Some New Mixed and Complex Soliton Behaviors and Advanced Analysis of Long-Short-Wave Interaction Model

The main objective of this research is to investigate various important soliton solutions for long-short-wave interaction model (LSWI) through the application of the new extended direct algebraic methodology. Thorough investigation and accurate verification, of hyperbolic, single and periodic, mixed-wave solutions as well as mixed periodic, shock soliton, different complex combination solutions, mixed trigonometric solutions, trigonometric solutions, shock results, singular solution, mixed singular results, mixed complex solitary wave outcomes, along with mixed shock singular solution as well as the mixed trigonometric solution are discovered. Advanced solitary wave solitons are generated by modifying the values of the parameters implicated in the derived solutions.

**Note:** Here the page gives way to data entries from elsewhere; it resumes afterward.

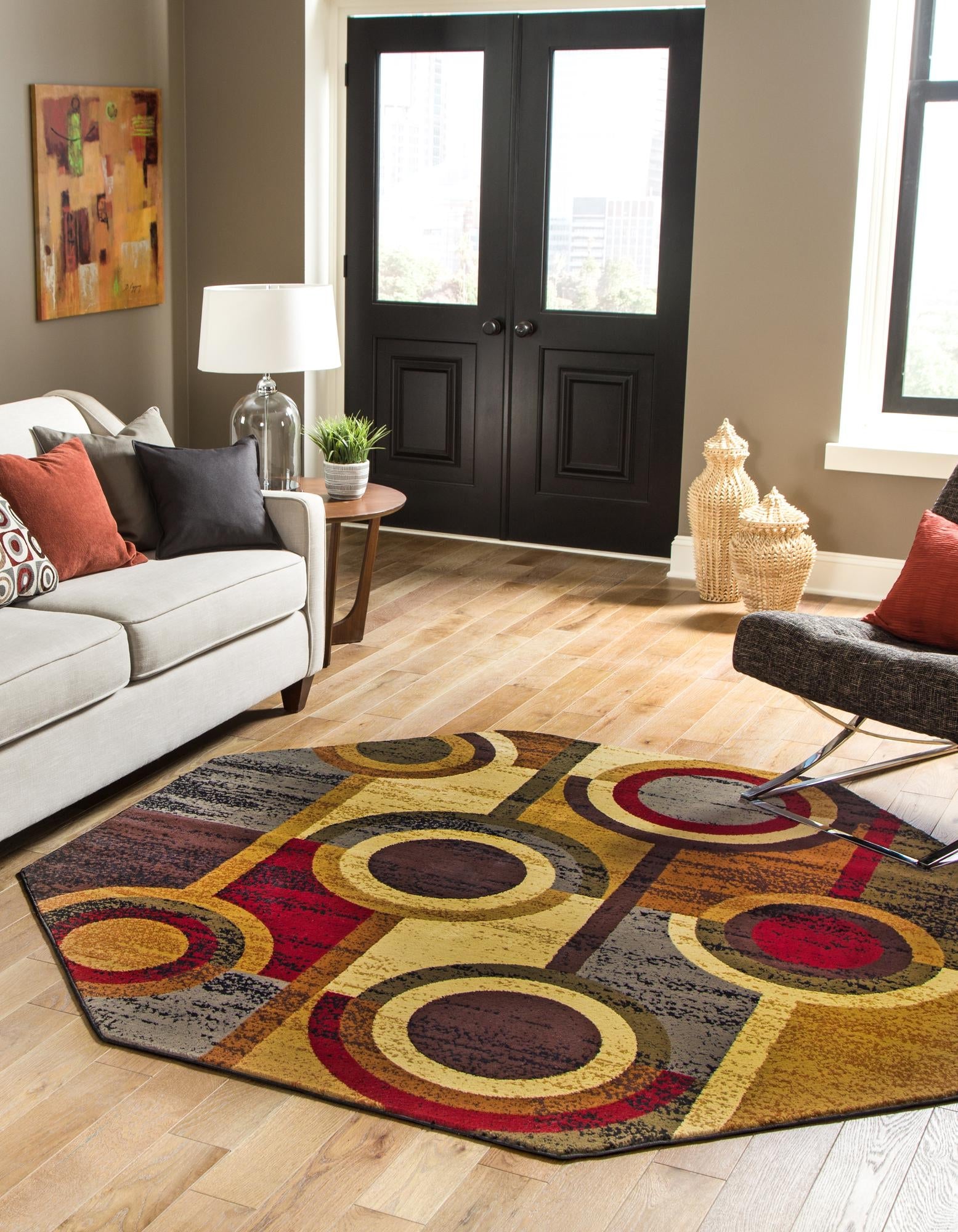 Bistro Lounge Collection Area Rug -  Frappe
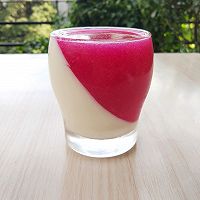 火龙果皮纯酸奶慕斯杯的做法图解11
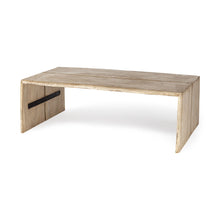 Load image into Gallery viewer, Rectangular Solid Wood Top And Base Coffee Table - Light Brown
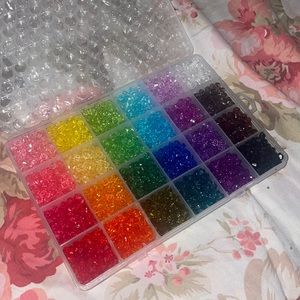 Gems of many assorted colors for Bracelets more than 24 different colors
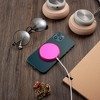 Insten 2-Pack Case For MagSafe Charger Pad, Protective Soft TPU Cover (Charger Not Included) Clear & Pink - 2 of 4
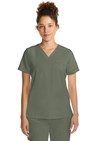Healing Hands QUEST Women's Tuck-in V-Neck Top - HH755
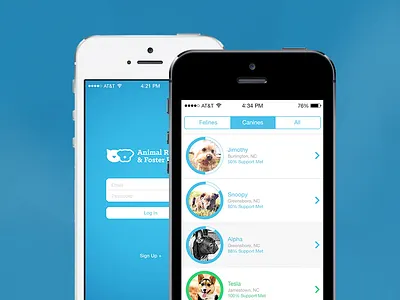 ARFP App Concept app design design flat design minimal mobile non profit ui ux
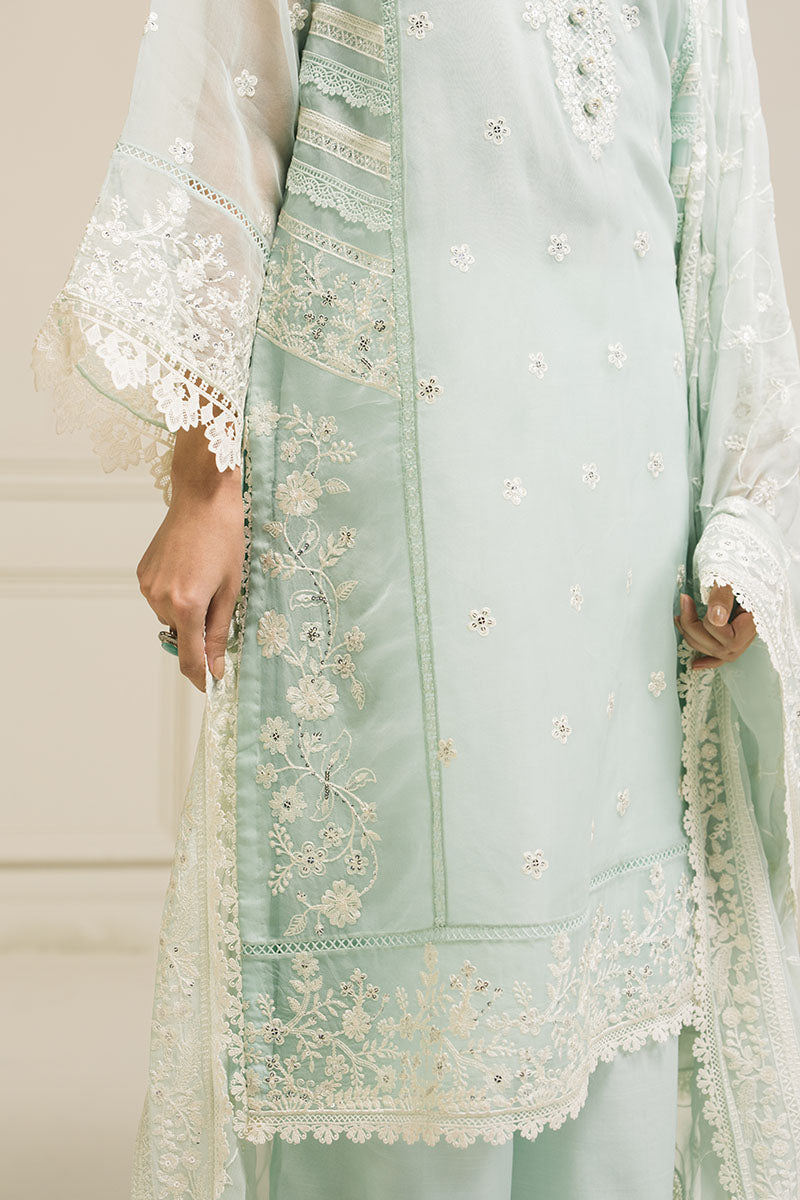 MINT FLO-3 PC (SHIRT, DUPATTA &TROUSER)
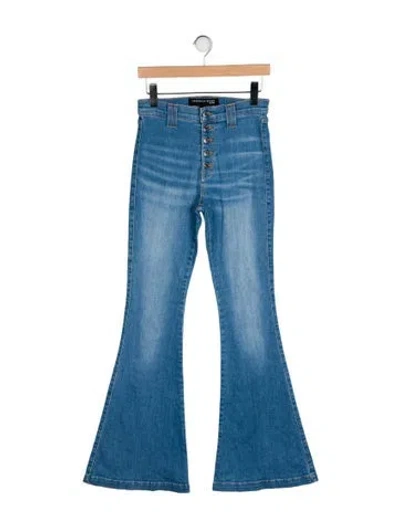 Pre-owned Veronica Beard Mid-rise Wide Leg Jeans In Blue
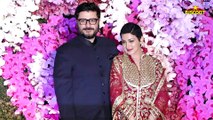 Ekta With Dad Jitendra Kapoor At Marrige Of Akash & Shloka Grand Wedding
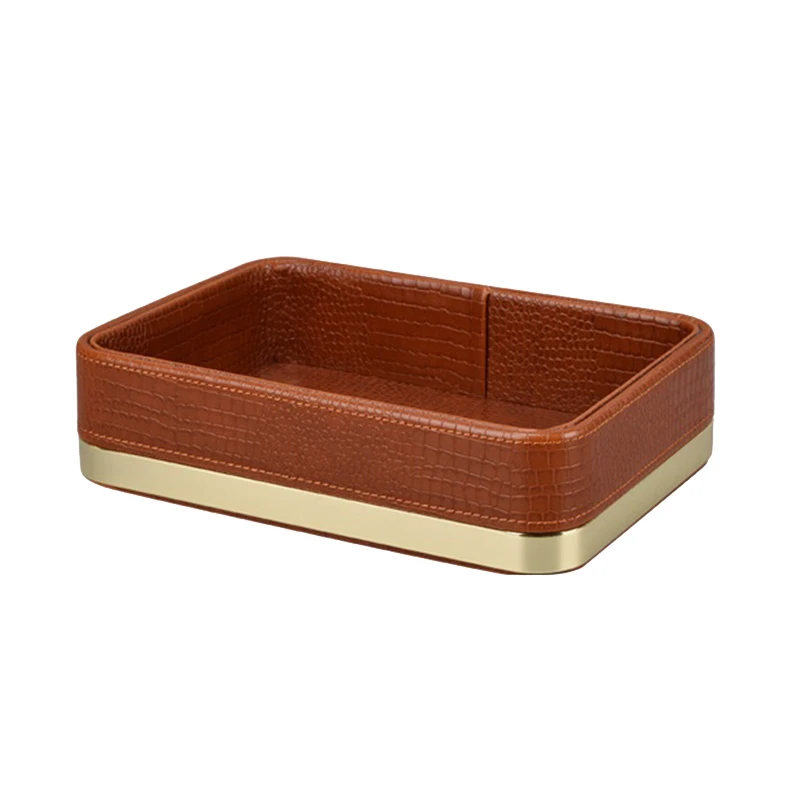Leather Storage Tray Rectangular Jewelry Display Board Cosmetic Storage Box Desktop Sundries Decorative Tray
Leather Storage Tray Rectangular Jewelry Display Board Cosmetic Storage Box Desktop Sundries Decorative Tray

The importance of these solitons in the model is illustrated via contour plots, density plots, 2D and 3D visualizations. Additionally, the dynamical investigation is established, and then sensitivity analysis, as well as bifurcation analysis, are illustrations to depict various aspects. The obtained bifurcation findings show the dynamic behavior of long-short-wave interaction model from a geometric perspective. Transmission of optical solitons via nonlinear optics is provided by the obtained results. The wave dynamics of the solutions are shown to provide a more physical viewpoint on the outcomes, helping the reader to better understanding the nonlinear wave equation that represents physical processes.